モザンビークの首相が万博ナショナルデーで来日、ジェトロとビジネスフォーラムを共催
(日本、モザンビーク)
大阪本部海外ビジネス推進課
2025年06月18日
モザンビーク政府とジェトロは6月16日、大阪・関西万博におけるナショナルデー開催に伴うマリア・ベンビンダ・デルフィナ・レビ首相の来日を契機に、「モザンビーク・日本ビジネスフォーラム 2025」を共催した。
同首相は冒頭のあいさつで、日本は外交のみならず経済関係においてもモザンビークにとって最も重要なパートナー国の1つだと指摘した。日本がこれまでもたらした技術・経験とインフラ設備は経済の多角化と起業家によるビジネス機会の増大、それによる雇用創出や所得の増加につながっていると感謝の意を表した。その上で、日本企業には農業、鉱業、製造業などにおけるバリューチェーン強化に向けたより一層の投資に期待していると強調した。
フォーラムであいさつをするレビ首相(ジェトロ撮影)
ジル・ビレス投資輸出促進庁(APIEX)長官は、モザンビークの投資環境について説明した。同国は人口約3,200万人ながら、地理的立地や南部アフリカ開発共同体(SADC)をはじめとする自由貿易協定(FTA)によってアフリカ諸国へのゲートウェーになるほか、インド洋に面しているため中東やアジアへのアクセスが良いと強調した。また、近年、投資保護・ビジネス環境改善に向けた法整備が進展しているとして、優遇税制、査証取得の簡素化、投資受け入れワンストップ窓口の設置などの外国投資家に対する優遇策を挙げるとともに、農業、エネルギー、インフラ、鉱業、観光、漁業などの分野への投資を呼びかけた。

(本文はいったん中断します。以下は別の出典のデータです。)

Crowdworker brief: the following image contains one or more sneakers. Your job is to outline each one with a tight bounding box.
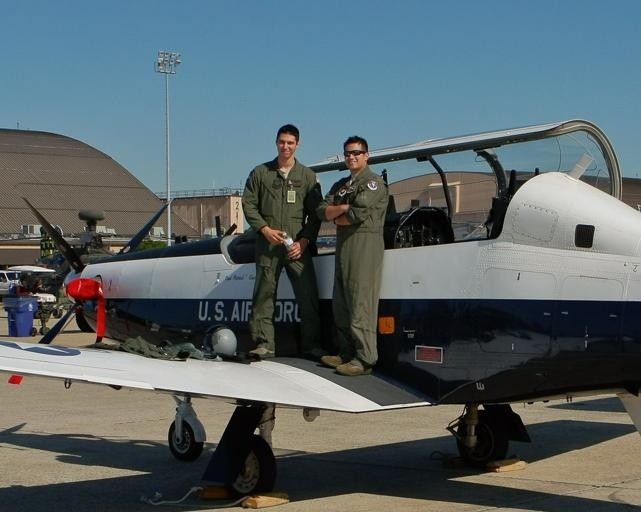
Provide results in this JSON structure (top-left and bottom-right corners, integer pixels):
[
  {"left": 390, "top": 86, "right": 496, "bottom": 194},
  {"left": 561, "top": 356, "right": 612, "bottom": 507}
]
[
  {"left": 320, "top": 351, "right": 373, "bottom": 375},
  {"left": 248, "top": 343, "right": 276, "bottom": 358}
]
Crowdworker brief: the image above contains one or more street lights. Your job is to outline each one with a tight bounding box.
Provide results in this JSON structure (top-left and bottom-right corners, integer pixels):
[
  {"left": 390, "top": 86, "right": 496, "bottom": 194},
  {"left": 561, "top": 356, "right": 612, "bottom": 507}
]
[{"left": 155, "top": 49, "right": 182, "bottom": 246}]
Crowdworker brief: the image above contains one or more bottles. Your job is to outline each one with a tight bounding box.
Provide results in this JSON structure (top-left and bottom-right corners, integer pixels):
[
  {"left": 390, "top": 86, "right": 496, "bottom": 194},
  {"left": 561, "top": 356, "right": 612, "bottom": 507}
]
[{"left": 283, "top": 232, "right": 301, "bottom": 260}]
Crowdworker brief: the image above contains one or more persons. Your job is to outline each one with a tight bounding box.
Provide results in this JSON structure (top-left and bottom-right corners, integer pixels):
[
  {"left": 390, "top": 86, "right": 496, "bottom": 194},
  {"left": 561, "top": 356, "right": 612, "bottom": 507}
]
[
  {"left": 240, "top": 124, "right": 330, "bottom": 360},
  {"left": 319, "top": 135, "right": 392, "bottom": 376}
]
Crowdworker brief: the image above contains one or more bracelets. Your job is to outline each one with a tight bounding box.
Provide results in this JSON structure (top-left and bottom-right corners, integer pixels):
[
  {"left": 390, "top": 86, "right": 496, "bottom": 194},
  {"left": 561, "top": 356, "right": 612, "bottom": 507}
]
[{"left": 333, "top": 219, "right": 337, "bottom": 224}]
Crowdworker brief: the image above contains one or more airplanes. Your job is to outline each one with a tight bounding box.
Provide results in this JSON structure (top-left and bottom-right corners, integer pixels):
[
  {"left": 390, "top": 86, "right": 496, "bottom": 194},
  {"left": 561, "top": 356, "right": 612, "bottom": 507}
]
[{"left": 0, "top": 120, "right": 641, "bottom": 500}]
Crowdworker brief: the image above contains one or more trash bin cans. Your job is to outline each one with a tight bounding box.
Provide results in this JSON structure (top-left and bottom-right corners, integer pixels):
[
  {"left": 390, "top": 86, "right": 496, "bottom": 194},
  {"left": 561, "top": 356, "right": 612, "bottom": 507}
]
[{"left": 2, "top": 296, "right": 39, "bottom": 337}]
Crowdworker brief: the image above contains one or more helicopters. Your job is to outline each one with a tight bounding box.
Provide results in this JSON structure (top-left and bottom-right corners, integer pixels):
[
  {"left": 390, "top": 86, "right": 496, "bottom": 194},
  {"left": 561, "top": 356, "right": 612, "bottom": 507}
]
[{"left": 1, "top": 208, "right": 136, "bottom": 319}]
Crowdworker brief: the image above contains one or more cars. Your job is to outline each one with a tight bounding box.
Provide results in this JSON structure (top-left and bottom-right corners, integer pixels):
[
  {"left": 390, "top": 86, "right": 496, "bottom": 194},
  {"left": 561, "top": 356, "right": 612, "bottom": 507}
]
[{"left": 0, "top": 269, "right": 22, "bottom": 295}]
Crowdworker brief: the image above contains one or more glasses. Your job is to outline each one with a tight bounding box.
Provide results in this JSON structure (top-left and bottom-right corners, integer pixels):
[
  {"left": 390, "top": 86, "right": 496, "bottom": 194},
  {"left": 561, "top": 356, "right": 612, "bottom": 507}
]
[{"left": 343, "top": 150, "right": 367, "bottom": 156}]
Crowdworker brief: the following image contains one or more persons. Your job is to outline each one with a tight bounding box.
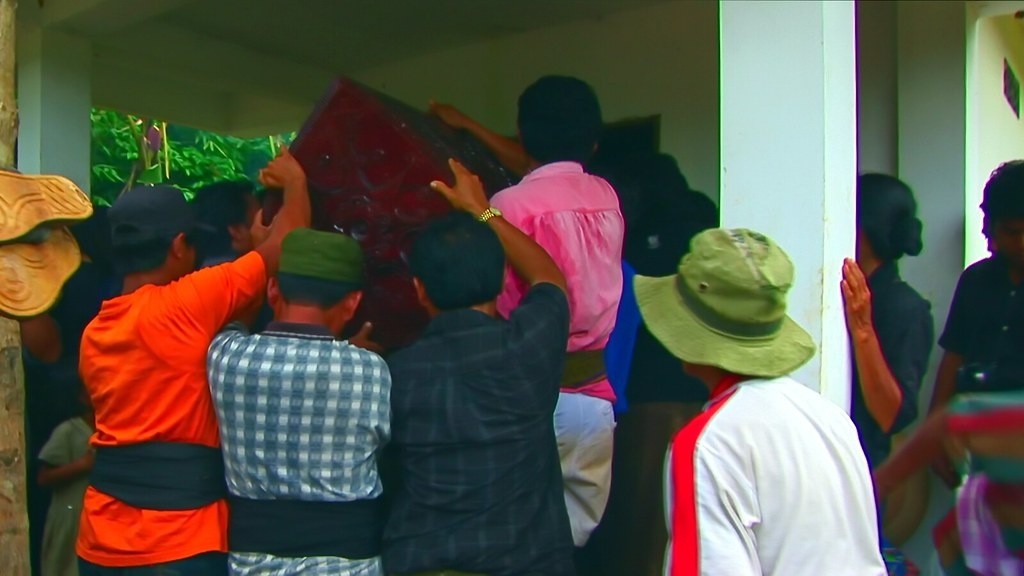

日本側からのプレゼンテーションでは、モザンビークの強みとビジネスを行うメリットに関する講演が相次いだ。ジェトロの仲條一哉理事は、FTAのみならず、北部のナカラ港からマラウイやザンビア、コンゴ民主共和国といった内陸国に通じる経済回廊は、円滑な貿易取引を可能とする日本企業にとっての基盤になっていると指摘した。その上で、回廊沿いにサプライチェーンの構築が進めば、日本企業のより一層の進出が期待されると述べた
つぎに、ジェトロ・アジア経済研究所の藤原雅樹研究管理課長(元ジェトロ・ヨハネスブルク事務所次長)は、日本企業の対モザンビークビジネスについて説明した。同国で活動する主な日系企業数は19社だと述べた。ジェトロが2024年9月にアンケートを実施した「海外進出日系企業実態調査(アフリカ編)」では、同国の投資環境面の魅力として市場規模・成長性の評価が高く、人口増加や天然ガスの開発本格化による経済成長への期待の表れとした。また、同国の規則・法令の整備、運用が進む一方、就労ビザや外貨取引など一部において日本企業にとっての投資環境面の課題が残っていると語った。
さらに、濱田圭司駐モザンビーク日本大使は、モザンビークの人口は過去10年間で約1,000万人増加し、2027年に3,600万人に達する見込みと紹介。特に15歳以下が人口の30%以上を占めるなど、市場規模のみならず、製造業に必要な労働力確保の面でも優位性があると評した。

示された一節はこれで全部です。